The Garante confirmed this interpretation to the Presidency of the Council of Ministers—Committee on Access to Administrative Documents, sharing the comments made by the same committee about a case raised by a local health centre. The story concerns a parent who found some used contraceptives in the room of a sixteen-year-old daughter and decided to ask the local medical centre to read the most recent health records of the child to ensure that the product was really prescribed by medical staff.
The Garante document confirmed the opinion of the committee that minors, under Law No. 194/78, can apply to hospitals and clinics without informing their parents. The purpose of this rule is to preserve the minors’ anonymity if they do not want to or cannot inform the parents. But a purpose even more important is to avoid that the minors could secretly ask for help of unreliable, unserious and unprofessional people rather than authorized medical centres that can provide the necessary guarantees.
A company must stop locating the employees
It is forbidden to use employees’ geolocalization systems without union agreements or the permission of the local labor office.
The Italian DPA (Garante) ordered an Italian company to stop processing personal data of its employees collected by means of the installation of GPS systems on some company vehicles. The measure was adopted after the report of some workers that complained about being controlled while they were going to help customers for assistance activities that were regularly planned. The geolocalization systems could reveal some information about the way, the stops and the travelling speed of employees.

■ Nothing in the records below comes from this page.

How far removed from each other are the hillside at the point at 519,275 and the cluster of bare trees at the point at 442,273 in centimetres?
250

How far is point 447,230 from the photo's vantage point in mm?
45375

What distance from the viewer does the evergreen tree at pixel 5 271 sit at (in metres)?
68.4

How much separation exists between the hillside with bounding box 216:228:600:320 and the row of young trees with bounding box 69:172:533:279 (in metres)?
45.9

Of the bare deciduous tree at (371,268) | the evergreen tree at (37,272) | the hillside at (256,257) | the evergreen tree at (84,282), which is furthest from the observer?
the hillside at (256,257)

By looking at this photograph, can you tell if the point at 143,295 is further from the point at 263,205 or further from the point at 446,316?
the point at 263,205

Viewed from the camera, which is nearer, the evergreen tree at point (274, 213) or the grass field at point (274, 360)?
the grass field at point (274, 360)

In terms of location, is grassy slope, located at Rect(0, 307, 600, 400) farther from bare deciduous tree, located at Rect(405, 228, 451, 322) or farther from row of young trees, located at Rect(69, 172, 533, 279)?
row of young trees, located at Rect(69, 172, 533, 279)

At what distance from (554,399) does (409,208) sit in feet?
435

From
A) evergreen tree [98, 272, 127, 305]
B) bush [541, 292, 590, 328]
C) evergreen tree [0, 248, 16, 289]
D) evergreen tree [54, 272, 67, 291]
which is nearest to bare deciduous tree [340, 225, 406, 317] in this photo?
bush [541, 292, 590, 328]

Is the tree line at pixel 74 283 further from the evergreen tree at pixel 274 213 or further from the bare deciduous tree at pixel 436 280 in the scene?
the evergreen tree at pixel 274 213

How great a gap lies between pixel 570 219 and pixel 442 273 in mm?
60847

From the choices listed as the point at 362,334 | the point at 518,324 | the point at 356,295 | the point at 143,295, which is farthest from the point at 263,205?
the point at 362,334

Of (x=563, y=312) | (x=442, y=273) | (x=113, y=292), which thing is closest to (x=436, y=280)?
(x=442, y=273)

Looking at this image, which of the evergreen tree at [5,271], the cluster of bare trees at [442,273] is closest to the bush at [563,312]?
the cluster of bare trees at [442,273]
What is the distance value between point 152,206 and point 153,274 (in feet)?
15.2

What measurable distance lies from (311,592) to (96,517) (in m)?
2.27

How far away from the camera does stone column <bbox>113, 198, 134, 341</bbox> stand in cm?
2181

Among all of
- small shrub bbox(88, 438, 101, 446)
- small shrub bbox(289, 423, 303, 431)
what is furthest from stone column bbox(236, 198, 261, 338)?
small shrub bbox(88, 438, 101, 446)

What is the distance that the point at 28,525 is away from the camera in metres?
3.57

The IDPA found that, according to the Workers Statute (Law No. 300/70), it is possible to install employee localization systems only on the basis of an ad hoc union agreement or permission of the local labor office. The investigation revealed that none of these conditions was met.
As a consequence, the Garante stopped any further processing of employee data collected by localization systems. If in the future, the local labor office will authorize the installation of GPS systems, and the company will have to inform the Garante about the processing of the data and indicate the people charged with these activities authorized to access the information.
Main risks and guarantees for consumers
It is allowed to enter a debt position in the Banking Information System (SIC), the databases with all the information about people’s credit rating that once were called private “risk centrals,” only after informing the consumer asking for financing. All the data registered in the SIC must be continually checked and updated.
The Italian DPA (Garante) confirmed it, while asking for the cancellation of some data registered in a SIC about a person asking for financing. This person, asking for a mortgage loan, knew that he was included in this database, without his knowledge and consent, as a “bad-payer” for an old funding he received.
During the investigation, the finance company claimed that the registration of this person depends on the fact that he paid 35 of 36 installments specified in the repayment plan. The payee, on the other side, proved that he paid all the installments that were planned, but one was not registered by the financing company.
It was also proved that, even though the loan was paid off in February 2003, the registration of this information was made only in July 2008 and that, in this period, no one thought to inform the customer about the delay of the payments or to forewarn him about the registration of his name in the SIC.
Explaining the decision to order the cancellation of these data from the SIC, the IDPA noted that the code of conduct dealing with information systems establishes that, for delayed payments, the consumer must be always informed before the upcoming registration in the SIC or “risk centrals” and that these databases must contain only exact and updated personal information.